Schneiden Sie mit einer Gewebeschere die knöcherne Verbindung zwischen Nasenhöhle und Oberkiefer durch. Verwenden Sie dann ein Hämostat, um die Haut des Oberkiefers zu trennen und die Nasenhöhle freizulegen. Durchtrennen Sie die Verbindung zwischen der Nasenhöhle und den Augenhöhlen beidseits am Foramen infraorbitalis und entfernen Sie die Nasenhöhle.
Legen Sie die extrahierte Nasenhöhle zur Fixierung in eine 4%ige Paraformaldehyd-Lösung. Um das Gewebe zu entkalken, waschen Sie das fixierte Gewebe mit destilliertem Wasser. Legen Sie das Gewebe in eine Entkalkungslösung mit einem Volumen, das 20 bis 30 Mal so groß ist wie das Gewebe bei Raumtemperatur.

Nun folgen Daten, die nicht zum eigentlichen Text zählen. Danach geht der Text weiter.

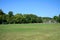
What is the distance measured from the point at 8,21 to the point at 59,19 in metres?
41.6

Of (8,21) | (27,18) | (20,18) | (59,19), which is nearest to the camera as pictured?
(8,21)

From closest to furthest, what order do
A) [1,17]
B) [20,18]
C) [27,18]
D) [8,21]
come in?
[1,17]
[8,21]
[20,18]
[27,18]

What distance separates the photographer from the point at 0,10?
83.4 metres

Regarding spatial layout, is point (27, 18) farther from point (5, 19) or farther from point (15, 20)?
point (5, 19)

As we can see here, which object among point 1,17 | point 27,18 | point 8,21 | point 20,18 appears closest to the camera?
point 1,17

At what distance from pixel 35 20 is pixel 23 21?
12650 mm

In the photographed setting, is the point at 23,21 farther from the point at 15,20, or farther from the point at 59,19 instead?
the point at 59,19

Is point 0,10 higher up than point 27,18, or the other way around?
point 0,10

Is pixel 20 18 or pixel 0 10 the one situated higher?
pixel 0 10

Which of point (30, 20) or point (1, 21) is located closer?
point (1, 21)

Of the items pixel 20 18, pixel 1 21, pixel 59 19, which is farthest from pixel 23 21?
pixel 59 19

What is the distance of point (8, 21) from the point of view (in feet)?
244

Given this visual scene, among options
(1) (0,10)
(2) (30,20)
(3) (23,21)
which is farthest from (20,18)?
(1) (0,10)

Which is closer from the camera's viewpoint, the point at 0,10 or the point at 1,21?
the point at 1,21
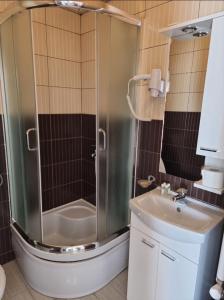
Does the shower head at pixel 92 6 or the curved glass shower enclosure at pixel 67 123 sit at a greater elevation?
the shower head at pixel 92 6

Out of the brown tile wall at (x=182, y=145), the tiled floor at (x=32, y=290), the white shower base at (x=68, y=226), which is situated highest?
the brown tile wall at (x=182, y=145)

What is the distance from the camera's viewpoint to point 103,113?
1522 millimetres

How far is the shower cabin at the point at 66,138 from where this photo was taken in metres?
1.50

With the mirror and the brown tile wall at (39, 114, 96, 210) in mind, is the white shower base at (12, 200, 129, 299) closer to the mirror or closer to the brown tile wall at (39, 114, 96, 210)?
the brown tile wall at (39, 114, 96, 210)

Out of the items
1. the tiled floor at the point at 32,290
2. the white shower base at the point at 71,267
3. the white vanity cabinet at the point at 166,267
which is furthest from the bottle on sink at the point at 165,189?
the tiled floor at the point at 32,290

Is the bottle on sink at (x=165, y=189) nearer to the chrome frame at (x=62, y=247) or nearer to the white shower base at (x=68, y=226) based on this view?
the chrome frame at (x=62, y=247)

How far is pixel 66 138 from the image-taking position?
2262mm

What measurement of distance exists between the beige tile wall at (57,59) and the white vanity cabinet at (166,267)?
4.53ft

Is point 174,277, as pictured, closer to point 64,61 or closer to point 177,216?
point 177,216

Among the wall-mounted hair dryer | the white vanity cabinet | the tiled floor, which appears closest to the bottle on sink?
the white vanity cabinet

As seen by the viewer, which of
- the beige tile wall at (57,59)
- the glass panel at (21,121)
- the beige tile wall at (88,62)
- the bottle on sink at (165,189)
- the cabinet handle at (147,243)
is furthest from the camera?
the beige tile wall at (88,62)

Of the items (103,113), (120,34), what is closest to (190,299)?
(103,113)

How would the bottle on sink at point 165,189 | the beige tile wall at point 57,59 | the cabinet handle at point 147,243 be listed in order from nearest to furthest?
the cabinet handle at point 147,243 < the bottle on sink at point 165,189 < the beige tile wall at point 57,59

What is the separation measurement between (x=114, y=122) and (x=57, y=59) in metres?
0.98
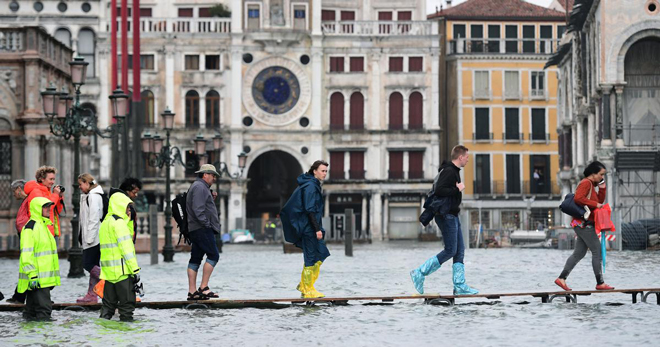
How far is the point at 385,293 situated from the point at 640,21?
23.2 m

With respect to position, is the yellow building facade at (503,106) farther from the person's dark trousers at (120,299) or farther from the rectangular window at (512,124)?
the person's dark trousers at (120,299)

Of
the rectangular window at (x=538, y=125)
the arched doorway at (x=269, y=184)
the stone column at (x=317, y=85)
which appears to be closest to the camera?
the stone column at (x=317, y=85)

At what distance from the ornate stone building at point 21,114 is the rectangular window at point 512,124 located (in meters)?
39.6

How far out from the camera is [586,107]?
43.3m

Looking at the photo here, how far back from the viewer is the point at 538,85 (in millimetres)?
71312

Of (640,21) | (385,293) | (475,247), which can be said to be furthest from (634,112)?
(385,293)

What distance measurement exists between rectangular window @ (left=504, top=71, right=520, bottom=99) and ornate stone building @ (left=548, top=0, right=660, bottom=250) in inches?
1089

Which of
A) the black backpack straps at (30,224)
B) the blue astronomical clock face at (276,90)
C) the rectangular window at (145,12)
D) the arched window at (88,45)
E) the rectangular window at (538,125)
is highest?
the rectangular window at (145,12)

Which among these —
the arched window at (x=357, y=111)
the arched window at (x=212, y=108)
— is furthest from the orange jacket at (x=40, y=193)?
the arched window at (x=357, y=111)

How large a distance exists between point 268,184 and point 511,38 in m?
15.9

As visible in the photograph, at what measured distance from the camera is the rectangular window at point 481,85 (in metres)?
71.1

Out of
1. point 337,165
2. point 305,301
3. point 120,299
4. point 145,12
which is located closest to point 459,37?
point 337,165

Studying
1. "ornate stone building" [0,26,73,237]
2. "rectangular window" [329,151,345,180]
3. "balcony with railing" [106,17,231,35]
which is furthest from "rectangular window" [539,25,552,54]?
"ornate stone building" [0,26,73,237]

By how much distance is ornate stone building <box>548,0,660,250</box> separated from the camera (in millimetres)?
37750
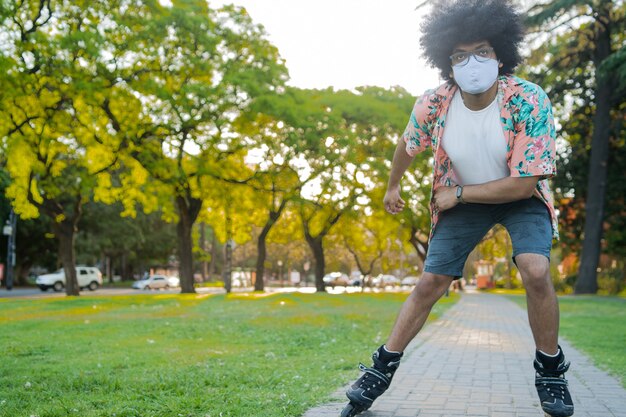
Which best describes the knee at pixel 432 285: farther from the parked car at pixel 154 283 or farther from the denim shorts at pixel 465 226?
the parked car at pixel 154 283

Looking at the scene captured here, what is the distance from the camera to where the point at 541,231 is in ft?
11.6

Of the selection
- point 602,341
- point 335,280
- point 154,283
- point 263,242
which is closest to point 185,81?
point 263,242

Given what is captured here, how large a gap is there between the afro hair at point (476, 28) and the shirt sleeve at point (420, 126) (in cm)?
22

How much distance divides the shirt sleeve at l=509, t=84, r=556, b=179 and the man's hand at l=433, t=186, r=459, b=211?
35 cm

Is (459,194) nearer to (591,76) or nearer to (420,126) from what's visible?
(420,126)

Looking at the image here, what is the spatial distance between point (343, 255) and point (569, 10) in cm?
4825

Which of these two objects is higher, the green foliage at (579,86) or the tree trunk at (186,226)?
the green foliage at (579,86)

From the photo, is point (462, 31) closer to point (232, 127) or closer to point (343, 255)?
point (232, 127)

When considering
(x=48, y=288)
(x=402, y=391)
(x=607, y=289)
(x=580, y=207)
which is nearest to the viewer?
(x=402, y=391)

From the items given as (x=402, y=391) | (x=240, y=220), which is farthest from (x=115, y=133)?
(x=402, y=391)

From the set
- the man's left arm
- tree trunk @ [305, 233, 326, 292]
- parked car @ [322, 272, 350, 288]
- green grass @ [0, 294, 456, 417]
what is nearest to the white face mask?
the man's left arm

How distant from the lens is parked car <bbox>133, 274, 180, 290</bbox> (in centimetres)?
5352

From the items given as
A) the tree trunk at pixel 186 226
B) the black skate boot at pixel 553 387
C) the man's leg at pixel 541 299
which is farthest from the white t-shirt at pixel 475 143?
the tree trunk at pixel 186 226

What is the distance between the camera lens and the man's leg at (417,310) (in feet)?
12.4
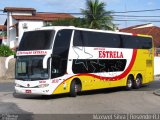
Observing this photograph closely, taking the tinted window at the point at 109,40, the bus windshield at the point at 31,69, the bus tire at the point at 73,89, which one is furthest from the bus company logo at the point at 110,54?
the bus windshield at the point at 31,69

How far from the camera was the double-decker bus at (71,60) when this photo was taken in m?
21.5

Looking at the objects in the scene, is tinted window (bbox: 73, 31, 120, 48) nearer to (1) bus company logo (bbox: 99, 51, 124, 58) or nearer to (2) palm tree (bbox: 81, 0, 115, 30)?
(1) bus company logo (bbox: 99, 51, 124, 58)

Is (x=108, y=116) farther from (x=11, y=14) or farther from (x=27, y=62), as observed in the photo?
(x=11, y=14)

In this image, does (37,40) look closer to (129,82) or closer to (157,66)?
(129,82)

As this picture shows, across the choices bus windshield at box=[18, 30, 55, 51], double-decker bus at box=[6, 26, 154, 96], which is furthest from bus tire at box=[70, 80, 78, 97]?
bus windshield at box=[18, 30, 55, 51]

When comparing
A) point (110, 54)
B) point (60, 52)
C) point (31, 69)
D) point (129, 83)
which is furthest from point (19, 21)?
point (31, 69)

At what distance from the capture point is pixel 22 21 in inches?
2677

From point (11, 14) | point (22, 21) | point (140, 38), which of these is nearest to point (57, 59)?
point (140, 38)

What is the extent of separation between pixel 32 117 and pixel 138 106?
526 cm

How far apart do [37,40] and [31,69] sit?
4.79 ft

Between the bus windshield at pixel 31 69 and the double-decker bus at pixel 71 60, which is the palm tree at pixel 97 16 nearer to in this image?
the double-decker bus at pixel 71 60

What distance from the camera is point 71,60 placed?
74.5 ft

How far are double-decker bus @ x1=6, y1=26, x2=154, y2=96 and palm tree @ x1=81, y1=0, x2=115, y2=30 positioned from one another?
26.1 m

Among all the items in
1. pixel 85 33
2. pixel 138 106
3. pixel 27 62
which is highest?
pixel 85 33
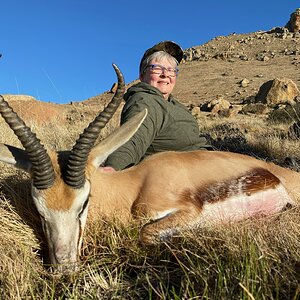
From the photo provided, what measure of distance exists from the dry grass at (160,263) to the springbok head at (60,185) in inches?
7.4

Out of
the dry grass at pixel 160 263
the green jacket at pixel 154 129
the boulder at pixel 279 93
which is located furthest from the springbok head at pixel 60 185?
the boulder at pixel 279 93

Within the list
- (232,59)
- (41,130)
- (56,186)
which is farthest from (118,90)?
(232,59)

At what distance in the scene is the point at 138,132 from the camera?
5.00 metres

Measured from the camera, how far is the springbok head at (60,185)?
332 cm

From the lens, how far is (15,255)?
11.0 ft

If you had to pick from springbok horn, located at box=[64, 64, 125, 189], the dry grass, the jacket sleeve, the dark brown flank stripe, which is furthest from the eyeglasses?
the dry grass

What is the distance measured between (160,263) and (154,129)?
241 cm

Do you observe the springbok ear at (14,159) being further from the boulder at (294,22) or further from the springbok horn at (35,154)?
the boulder at (294,22)

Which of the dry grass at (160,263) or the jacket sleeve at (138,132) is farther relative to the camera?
the jacket sleeve at (138,132)

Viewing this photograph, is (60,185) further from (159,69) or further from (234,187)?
(159,69)

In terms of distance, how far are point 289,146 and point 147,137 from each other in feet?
16.3

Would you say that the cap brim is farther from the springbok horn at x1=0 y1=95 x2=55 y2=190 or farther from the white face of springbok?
the white face of springbok

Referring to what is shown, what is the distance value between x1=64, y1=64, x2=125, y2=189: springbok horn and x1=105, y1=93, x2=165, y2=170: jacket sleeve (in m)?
1.14

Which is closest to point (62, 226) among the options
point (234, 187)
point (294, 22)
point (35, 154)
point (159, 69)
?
point (35, 154)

Sobald die Entkalkung abgeschlossen ist, legen Sie das Gewebe in eine Dehydratationsbox. Übergeben Sie die Dehydratationsbox in einen Dörrautomaten und dehydrieren Sie das Gewebe in steigenden Alkoholkonzentrationen zu unterschiedlichen Inkubationszeiten. Als nächstes legen Sie das Gewebe für 30 Minuten für zwei Zyklen in wasserfreies Ethanol.
Anschließend wird das Gewebe fünf bis 10 Minuten lang in Xylol übertragen und wiederholt, dann wird das Gewebe eine Stunde lang in Wachs getaucht. Legen Sie den Wachsblock in Einbettkassetten. Entfernen Sie die Wachsblöcke, nachdem sie erstarrt sind, und schneiden Sie den Wachsblock ab.
Den getrimmten Wachsblock in ein Paraffinmikrotom stecken und in drei Mikrometer dicke Scheiben schneiden. Die Hämatoxylin- und Eosinfärbung der Kontrollratten zeigte eine gut angeordnete Zilienfärbung. Die Nasenscheidewandschleimhaut war in der Krankheitsgruppe geschädigt und abgelöst, mit deutlicher Neutrophileninfiltration.